Text under study:
==================================================
# Another 5.8 Grams



## jeneje (Aug 25, 2014)

Just melted this today, wanted to share it. This is the first refine dropped with ferrous sulfate, washed with (Harold_V process) dried and melted. I added it to the others and will refine again when i get enough.

Thanks
Ken

sorry it want let me add the photo, whats up?


----------



## Claudie (Aug 25, 2014)

What? Are you just teasing us? :|


----------



## jeneje (Aug 25, 2014)

Claudie said:


> What? Are you just teasing us? :|


Claudie, i have answered the question but it want load the pic. I don't know what is going on.
Ken


----------



## cnbarr (Aug 25, 2014)

Here you go Ken!


----------



## jeneje (Aug 25, 2014)

cnbarr said:


> Here you go Ken!


Thanks Chris, that;s it :mrgreen: 
Ken


----------



## Claudie (Aug 25, 2014)

Very nice!


----------



## butcher (Aug 25, 2014)

That is a nice button jeneje, I was going to ask how much it weighed until I read the title of the thread.


----------



## Harold_V (Aug 26, 2014)

Very nice, in particular for a first refining. Good color, nice surface finish and acceptable pipe. All would be lacking if the purity was down by much. 

Harold


----------



## jeneje (Aug 26, 2014)

Thanks guys, I will say, if new member don't read much here - they should read how Harold washes the gold. It does make a difference in how it comes out. Thanks Harold.

Ken


----------
==================================================
Data block:
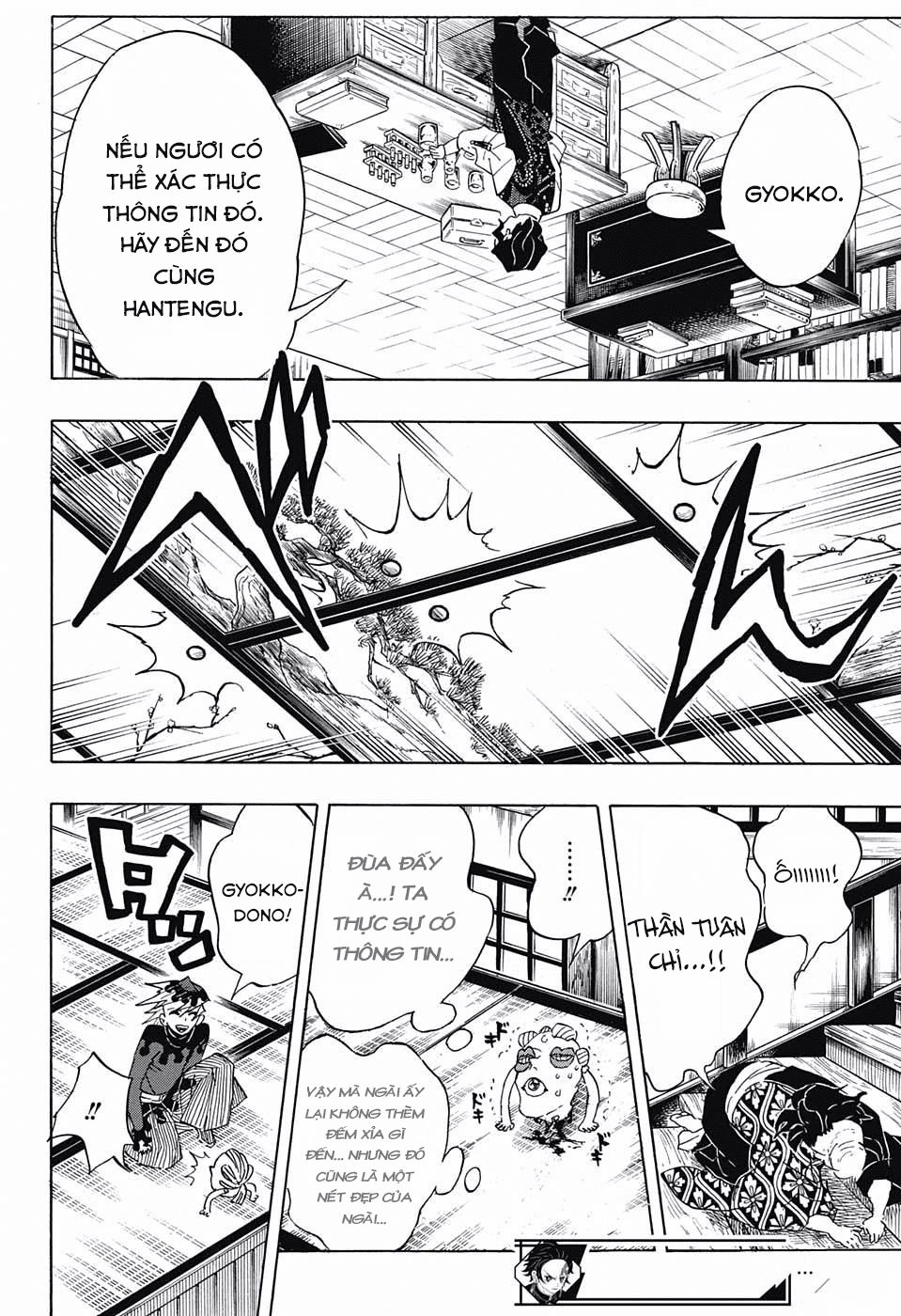 Thanh Gươm Diệt Quỷ Chap 98 - Next Chap 99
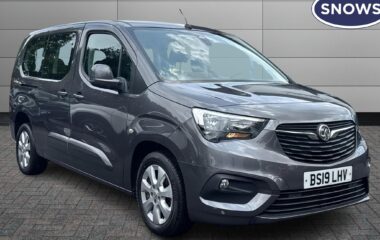 Used Vauxhall Combo Life 1.5 Turbo D BlueInjection Energy XL MPV Euro 6 (s/s) 5dr (7 Seat)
==================================================
Prompt A:
In the gold-melting thread, rewrite the passage that begins at "## Harold_V (Aug" and stops after "jeneje (Aug 26, 2014)", changing "color" to "luster".
Prompt B:
Name every user who posted in the gold-melting thread.

Task result A:
## Harold_V (Aug 26, 2014)

Very nice, in particular for a first refining. Good luster, nice surface finish and acceptable pipe. All would be lacking if the purity was down by much. 

Harold


----------



## jeneje (Aug 26, 2014)

Task result B:
jeneje, Claudie, cnbarr, butcher, Harold_V